Rosemary oil (ROO) is known to have multiple pharmacological effects: it is an antioxidant, anti-inflammatory, and cytoprotective. In the present study, we examined the effects of ROO on Human olfactory bulb neuronal stem cells (hOBNSCs) after their transplantation into rats, with the ibotenic (IBO) acid-induced cognitive deficit model. After 7 weeks, cognitive functions were assessed using the Morris water maze (MWM). After two months blood and hippocampus samples were collected for biochemical, gene expression, and histomorphometric analyses. Learning ability and memory function were significantly enhanced (P < 0.05) after hOBNSCs transplantation and were nearly returned to normal in the treated group. The IBO acid injection was associated with a significant decline (P < 0.05) of total leukocyte count (TLC) and a significant increase (P < 0.05) in total and toxic neutrophils.
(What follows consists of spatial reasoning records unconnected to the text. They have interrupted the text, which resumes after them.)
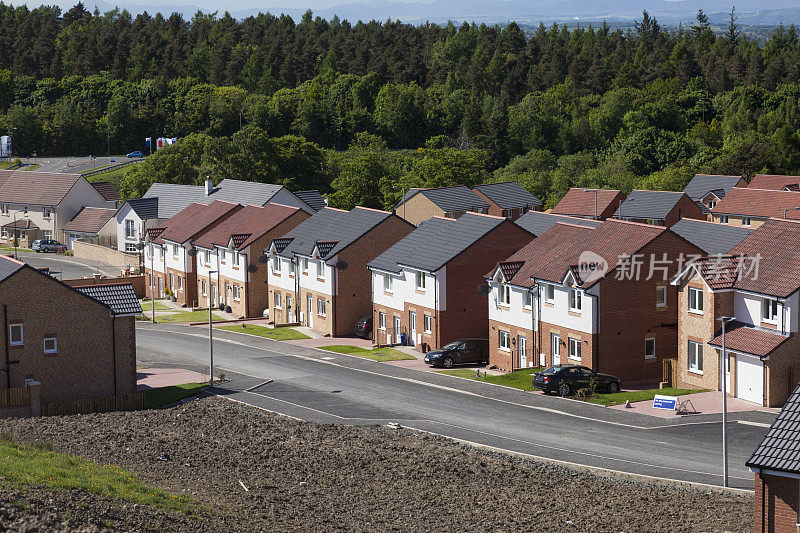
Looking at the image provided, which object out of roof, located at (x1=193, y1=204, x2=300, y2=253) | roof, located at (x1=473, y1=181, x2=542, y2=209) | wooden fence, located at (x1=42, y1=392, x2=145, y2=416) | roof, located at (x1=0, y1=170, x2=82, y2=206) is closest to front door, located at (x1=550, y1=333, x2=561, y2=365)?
wooden fence, located at (x1=42, y1=392, x2=145, y2=416)

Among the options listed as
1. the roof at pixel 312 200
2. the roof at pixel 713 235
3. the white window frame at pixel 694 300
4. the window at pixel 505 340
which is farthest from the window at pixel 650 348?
the roof at pixel 312 200

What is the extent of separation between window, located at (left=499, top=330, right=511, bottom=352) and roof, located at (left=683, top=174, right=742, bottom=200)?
196ft

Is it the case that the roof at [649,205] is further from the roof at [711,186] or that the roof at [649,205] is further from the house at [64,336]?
the house at [64,336]

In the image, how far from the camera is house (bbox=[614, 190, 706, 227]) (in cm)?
9825

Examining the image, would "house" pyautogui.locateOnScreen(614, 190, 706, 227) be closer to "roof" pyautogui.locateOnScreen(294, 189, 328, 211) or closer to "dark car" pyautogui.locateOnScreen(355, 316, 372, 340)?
"roof" pyautogui.locateOnScreen(294, 189, 328, 211)

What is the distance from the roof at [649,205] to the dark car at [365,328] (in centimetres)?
3574

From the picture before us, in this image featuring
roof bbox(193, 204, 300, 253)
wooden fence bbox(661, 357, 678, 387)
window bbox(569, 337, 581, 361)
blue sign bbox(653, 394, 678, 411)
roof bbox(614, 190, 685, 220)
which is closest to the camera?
blue sign bbox(653, 394, 678, 411)

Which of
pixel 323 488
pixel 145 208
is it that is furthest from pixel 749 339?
pixel 145 208

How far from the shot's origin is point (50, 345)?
5091cm

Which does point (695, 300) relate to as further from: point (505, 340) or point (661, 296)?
point (505, 340)

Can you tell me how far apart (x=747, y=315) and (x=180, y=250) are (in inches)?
2086

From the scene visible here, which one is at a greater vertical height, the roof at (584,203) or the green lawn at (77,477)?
the roof at (584,203)

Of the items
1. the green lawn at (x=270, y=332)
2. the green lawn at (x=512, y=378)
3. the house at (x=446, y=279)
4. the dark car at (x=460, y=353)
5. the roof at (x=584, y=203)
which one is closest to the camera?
the green lawn at (x=512, y=378)

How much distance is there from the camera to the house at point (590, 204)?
104 meters
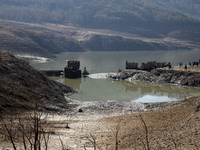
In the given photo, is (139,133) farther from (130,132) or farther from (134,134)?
(130,132)

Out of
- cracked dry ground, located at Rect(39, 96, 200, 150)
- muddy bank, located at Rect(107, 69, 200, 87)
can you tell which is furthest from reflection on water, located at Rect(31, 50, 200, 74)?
cracked dry ground, located at Rect(39, 96, 200, 150)

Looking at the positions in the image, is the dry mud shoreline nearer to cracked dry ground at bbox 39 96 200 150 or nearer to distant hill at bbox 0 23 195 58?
cracked dry ground at bbox 39 96 200 150

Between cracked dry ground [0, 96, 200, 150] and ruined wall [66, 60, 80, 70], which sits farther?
ruined wall [66, 60, 80, 70]

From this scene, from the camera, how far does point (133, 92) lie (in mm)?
31438

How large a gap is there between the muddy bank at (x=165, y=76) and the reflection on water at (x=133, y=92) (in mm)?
1578

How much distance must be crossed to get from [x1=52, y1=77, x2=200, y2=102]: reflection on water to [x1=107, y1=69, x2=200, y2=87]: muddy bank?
1578 mm

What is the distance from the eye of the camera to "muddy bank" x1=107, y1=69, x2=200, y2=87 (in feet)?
116

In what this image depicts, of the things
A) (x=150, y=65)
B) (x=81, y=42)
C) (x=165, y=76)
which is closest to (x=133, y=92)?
(x=165, y=76)

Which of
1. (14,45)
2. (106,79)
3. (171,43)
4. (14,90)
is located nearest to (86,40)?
(171,43)

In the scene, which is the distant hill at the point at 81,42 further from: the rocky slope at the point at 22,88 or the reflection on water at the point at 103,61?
the rocky slope at the point at 22,88

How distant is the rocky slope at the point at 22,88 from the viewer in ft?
51.0

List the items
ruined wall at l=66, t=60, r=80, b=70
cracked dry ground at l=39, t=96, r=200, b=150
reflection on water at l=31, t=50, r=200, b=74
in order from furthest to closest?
reflection on water at l=31, t=50, r=200, b=74
ruined wall at l=66, t=60, r=80, b=70
cracked dry ground at l=39, t=96, r=200, b=150

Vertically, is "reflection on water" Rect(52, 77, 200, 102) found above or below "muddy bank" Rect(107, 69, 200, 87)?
below

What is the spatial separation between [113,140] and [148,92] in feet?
74.2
As well, the level of IL-1ß, TNF-α CRP in serum and levels of MDA and NO in hippocampus tissue were significantly elevated (P < 0.05), while antioxidant markers (CAT, GSH, and SOD) were reduced (P < 0.05) in treated tissue compared to controls. The administration of ROO before or with cell transplantation attenuated all these parameters. In particular, the level of NO nearly returned to normal when rosemary was administrated before cell transplantation. Gene expression analysis revealed the potential protective effect of ROO and hOBNSCs via down-expression of R-ßAmyl and R- CAS 3 and R-GFAP genes. The improvement in the histological organization of the hippocampus was detected after the hOBNSCs transplantation especially in h/ROO/hOBNSCs group.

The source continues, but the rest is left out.